Technically, a registry is queried on-chain or off-chain to resolve an entity's status.

• On-Chain Lookup: A smart contract calls a registry contract's isTrustedIssuer(DID, credentialType) function, returning a boolean. This is gas-intensive but fully decentralized.
• Off-Chain with Proofs: The registry state is anchored to a blockchain (e.g., via a Merkle root). Entities can provide a Merkle proof that their credential is in the latest attested root, allowing for efficient, scalable verification. This pattern is used by frameworks like Hyperledger AnonCreds.

A critical function of a trust registry is managing the lifecycle of credentials, particularly revocation. It provides a mechanism for verifiers to check if an issued credential is still valid. Common patterns include:

• Revocation Registries: Lists of revoked credential identifiers.
• Status Lists: Bitstring-based status lists (W3C standard).
• Smart Contract Registries: On-chain revocation checks. This prevents reliance on the original issuer being online for status checks.

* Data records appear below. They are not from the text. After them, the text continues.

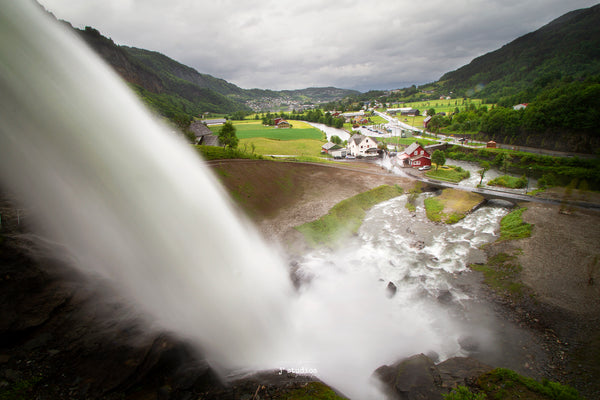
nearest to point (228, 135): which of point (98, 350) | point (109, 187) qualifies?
point (109, 187)

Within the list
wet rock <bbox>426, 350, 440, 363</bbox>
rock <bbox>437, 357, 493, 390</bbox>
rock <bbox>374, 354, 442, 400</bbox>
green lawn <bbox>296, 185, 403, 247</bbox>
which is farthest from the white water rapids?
green lawn <bbox>296, 185, 403, 247</bbox>

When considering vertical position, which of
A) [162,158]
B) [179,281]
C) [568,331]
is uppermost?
[162,158]

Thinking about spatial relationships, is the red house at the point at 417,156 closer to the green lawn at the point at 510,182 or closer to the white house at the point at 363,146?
the white house at the point at 363,146

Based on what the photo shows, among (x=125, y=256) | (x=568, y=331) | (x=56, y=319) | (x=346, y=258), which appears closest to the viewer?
(x=56, y=319)

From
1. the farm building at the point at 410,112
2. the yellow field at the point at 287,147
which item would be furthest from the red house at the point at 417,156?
the farm building at the point at 410,112

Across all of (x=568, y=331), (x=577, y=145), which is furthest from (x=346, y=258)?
(x=577, y=145)

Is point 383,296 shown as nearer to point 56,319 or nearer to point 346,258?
point 346,258
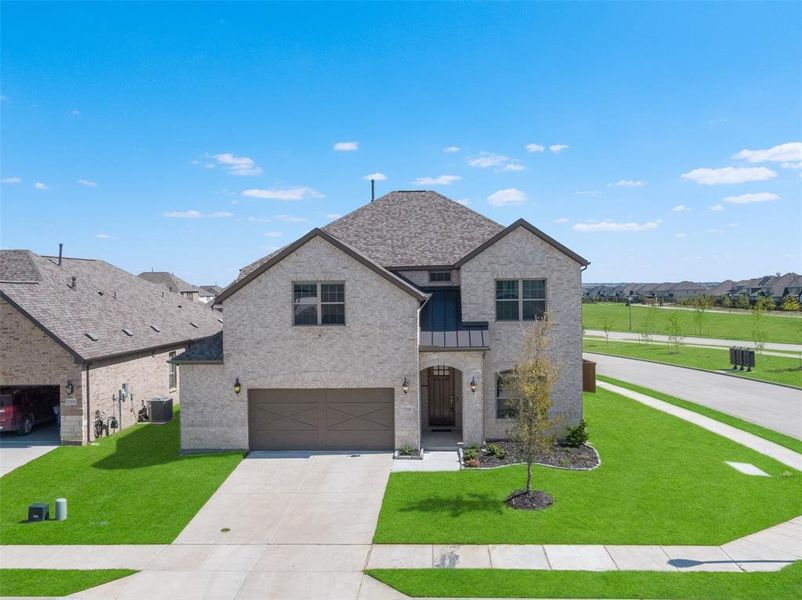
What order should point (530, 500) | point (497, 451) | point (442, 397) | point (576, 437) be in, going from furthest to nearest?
point (442, 397) < point (576, 437) < point (497, 451) < point (530, 500)

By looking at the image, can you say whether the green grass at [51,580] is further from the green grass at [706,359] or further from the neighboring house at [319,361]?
the green grass at [706,359]

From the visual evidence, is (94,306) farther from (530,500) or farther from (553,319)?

A Schema Registry is a specific type of trust registry that publishes the definitions for verifiable credential schemas. It ensures all ecosystem participants (issuers, holders, verifiers) share a common understanding of a credential's data format. For example, a "University Degree" schema would define the required fields (e.g., degreeType, awardDate, institutionName). This enables interoperability and automated processing of credentials across different systems.